### What you are asked to do
Copy the records below word for word, leaving out the pictures.

### Material shown
<<<<
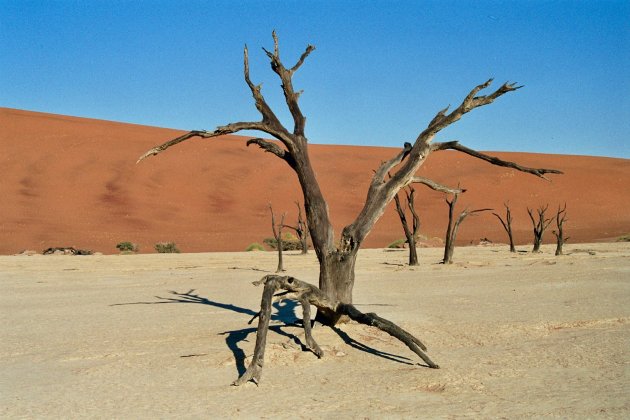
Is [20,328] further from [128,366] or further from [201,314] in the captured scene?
[128,366]

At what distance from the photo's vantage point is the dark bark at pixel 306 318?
569 centimetres

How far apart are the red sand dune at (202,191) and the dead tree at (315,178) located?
25.6m

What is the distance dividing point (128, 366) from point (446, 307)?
517 centimetres

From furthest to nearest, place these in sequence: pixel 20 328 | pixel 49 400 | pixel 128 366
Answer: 1. pixel 20 328
2. pixel 128 366
3. pixel 49 400

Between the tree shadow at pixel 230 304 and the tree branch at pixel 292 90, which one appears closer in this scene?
the tree branch at pixel 292 90

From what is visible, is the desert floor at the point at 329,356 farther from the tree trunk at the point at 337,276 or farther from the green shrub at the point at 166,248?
the green shrub at the point at 166,248

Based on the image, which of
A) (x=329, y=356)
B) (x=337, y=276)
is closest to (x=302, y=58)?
(x=337, y=276)

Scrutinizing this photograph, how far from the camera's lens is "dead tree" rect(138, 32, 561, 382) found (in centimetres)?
750

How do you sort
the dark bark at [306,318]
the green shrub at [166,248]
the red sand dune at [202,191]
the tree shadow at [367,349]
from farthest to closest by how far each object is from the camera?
the red sand dune at [202,191]
the green shrub at [166,248]
the tree shadow at [367,349]
the dark bark at [306,318]

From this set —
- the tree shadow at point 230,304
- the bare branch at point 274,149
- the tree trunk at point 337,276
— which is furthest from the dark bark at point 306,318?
the bare branch at point 274,149

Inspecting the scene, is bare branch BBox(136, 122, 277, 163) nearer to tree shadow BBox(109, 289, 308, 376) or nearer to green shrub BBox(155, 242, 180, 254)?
tree shadow BBox(109, 289, 308, 376)

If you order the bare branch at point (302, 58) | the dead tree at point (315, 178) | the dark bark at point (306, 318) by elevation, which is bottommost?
the dark bark at point (306, 318)

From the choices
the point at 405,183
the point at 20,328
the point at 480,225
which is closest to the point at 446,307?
the point at 405,183

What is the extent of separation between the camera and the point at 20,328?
897 centimetres
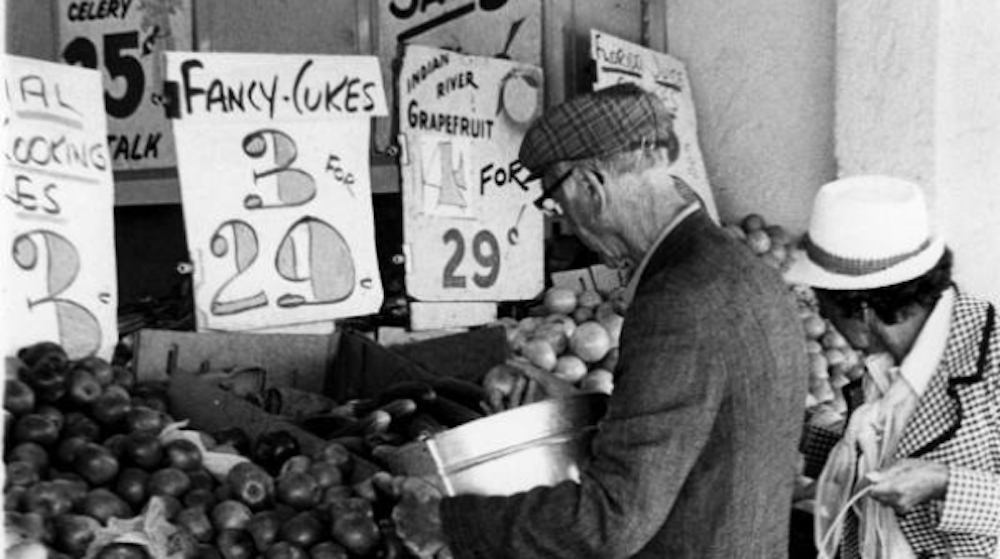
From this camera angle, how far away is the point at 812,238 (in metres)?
2.42

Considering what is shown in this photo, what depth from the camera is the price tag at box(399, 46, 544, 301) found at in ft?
14.6

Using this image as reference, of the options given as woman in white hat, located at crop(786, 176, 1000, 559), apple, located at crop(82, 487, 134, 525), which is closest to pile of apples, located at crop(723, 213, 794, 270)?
woman in white hat, located at crop(786, 176, 1000, 559)

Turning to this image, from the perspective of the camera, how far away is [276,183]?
373 centimetres

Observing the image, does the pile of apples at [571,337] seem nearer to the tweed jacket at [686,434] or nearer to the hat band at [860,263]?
the hat band at [860,263]

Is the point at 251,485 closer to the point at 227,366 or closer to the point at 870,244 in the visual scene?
the point at 227,366

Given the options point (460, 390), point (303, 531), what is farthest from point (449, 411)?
point (303, 531)

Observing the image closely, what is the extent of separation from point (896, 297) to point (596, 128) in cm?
71

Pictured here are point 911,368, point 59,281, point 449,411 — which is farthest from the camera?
point 449,411

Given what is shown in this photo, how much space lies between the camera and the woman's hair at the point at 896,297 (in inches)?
91.4

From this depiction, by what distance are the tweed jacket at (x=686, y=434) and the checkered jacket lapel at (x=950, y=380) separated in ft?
1.56

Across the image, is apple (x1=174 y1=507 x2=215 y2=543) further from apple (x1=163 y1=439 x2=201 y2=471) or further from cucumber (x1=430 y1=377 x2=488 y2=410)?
cucumber (x1=430 y1=377 x2=488 y2=410)

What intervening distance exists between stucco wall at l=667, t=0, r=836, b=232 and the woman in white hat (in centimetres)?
289

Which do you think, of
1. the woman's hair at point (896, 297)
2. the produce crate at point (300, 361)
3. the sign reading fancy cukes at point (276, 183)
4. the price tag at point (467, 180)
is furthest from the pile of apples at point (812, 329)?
the woman's hair at point (896, 297)

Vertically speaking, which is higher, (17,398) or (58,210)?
(58,210)
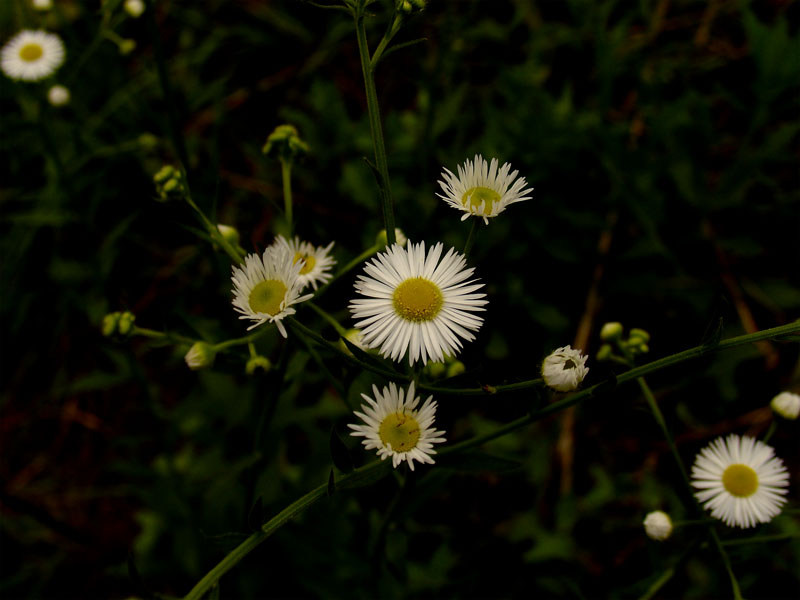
>>>>
### Full solution
Is [20,328] further from [128,366] or further from [201,314] in the captured scene?
[128,366]

At what distance from the photo's vantage point is the dark bark at pixel 306 318?
569 centimetres

How far apart are the red sand dune at (202,191) and the dead tree at (315,178) located?
25.6m

What is the distance dividing point (128, 366) from point (446, 307)?
517 centimetres

From furthest to nearest, place these in sequence: pixel 20 328 | pixel 49 400 | pixel 128 366
Answer: 1. pixel 20 328
2. pixel 128 366
3. pixel 49 400

Between the tree shadow at pixel 230 304 and the tree branch at pixel 292 90, which one appears closer in this scene?
the tree branch at pixel 292 90

From what is visible, is the desert floor at the point at 329,356 farther from the tree trunk at the point at 337,276 or farther from the green shrub at the point at 166,248?
the green shrub at the point at 166,248

Based on the image, which of
A) (x=329, y=356)
B) (x=337, y=276)
is closest to (x=302, y=58)?
(x=337, y=276)

Scrutinizing this photograph, how far from the camera's lens is "dead tree" rect(138, 32, 561, 382) found (in centimetres)?
750

How do you sort
the dark bark at [306,318]
the green shrub at [166,248]
the red sand dune at [202,191]
the tree shadow at [367,349]
from farthest to closest by how far each object is from the camera?
the red sand dune at [202,191]
the green shrub at [166,248]
the tree shadow at [367,349]
the dark bark at [306,318]

From this set —
- the tree shadow at point 230,304
- the bare branch at point 274,149
- the tree trunk at point 337,276
— which is furthest from the dark bark at point 306,318?
the bare branch at point 274,149

Inspecting the scene, is bare branch BBox(136, 122, 277, 163) nearer to tree shadow BBox(109, 289, 308, 376) or nearer to green shrub BBox(155, 242, 180, 254)?
tree shadow BBox(109, 289, 308, 376)

If you order the bare branch at point (302, 58) | the dead tree at point (315, 178) | the dark bark at point (306, 318) by elevation, which is bottommost?
the dark bark at point (306, 318)

From the choices
the point at 405,183
the point at 20,328
the point at 480,225
which is closest to the point at 446,307?
the point at 405,183

What is the extent of separation between the camera and the point at 20,328?
897 centimetres
From this camera angle, how far away is the point at 812,238 (in metres)?
2.42

Considering what is shown in this photo, what depth from the camera is the price tag at box(399, 46, 544, 301) found at in ft?
14.6

Using this image as reference, of the options given as woman in white hat, located at crop(786, 176, 1000, 559), apple, located at crop(82, 487, 134, 525), which is closest to pile of apples, located at crop(723, 213, 794, 270)?
woman in white hat, located at crop(786, 176, 1000, 559)

Turning to this image, from the perspective of the camera, how far away is [276,183]?
373 centimetres

Observing the image, does the pile of apples at [571,337] seem nearer to the tweed jacket at [686,434] or nearer to the hat band at [860,263]?
the hat band at [860,263]

Is the point at 251,485 closer to the point at 227,366 or closer to the point at 870,244 in the visual scene?
the point at 227,366

Given the options point (460, 390), point (303, 531), what is farthest from point (449, 411)?
point (303, 531)

Observing the image closely, what is the extent of separation from point (896, 297) to point (596, 128) in cm?
71

Pictured here are point 911,368, point 59,281, point 449,411 — which is farthest from the camera?
point 449,411

Given what is shown in this photo, how much space lies between the camera and the woman's hair at the point at 896,297 (in inches)?
91.4

From this depiction, by what distance are the tweed jacket at (x=686, y=434) and the checkered jacket lapel at (x=950, y=380) separated in ft?
1.56

Across the image, is apple (x1=174 y1=507 x2=215 y2=543) further from apple (x1=163 y1=439 x2=201 y2=471) or further from cucumber (x1=430 y1=377 x2=488 y2=410)?
cucumber (x1=430 y1=377 x2=488 y2=410)

What intervening distance exists between stucco wall at l=667, t=0, r=836, b=232 and the woman in white hat (in centimetres)?
289

Which do you think, of
1. the woman's hair at point (896, 297)
2. the produce crate at point (300, 361)
3. the sign reading fancy cukes at point (276, 183)
4. the price tag at point (467, 180)
is furthest from the pile of apples at point (812, 329)?
the woman's hair at point (896, 297)

Vertically speaking, which is higher, (17,398) or (58,210)?
(58,210)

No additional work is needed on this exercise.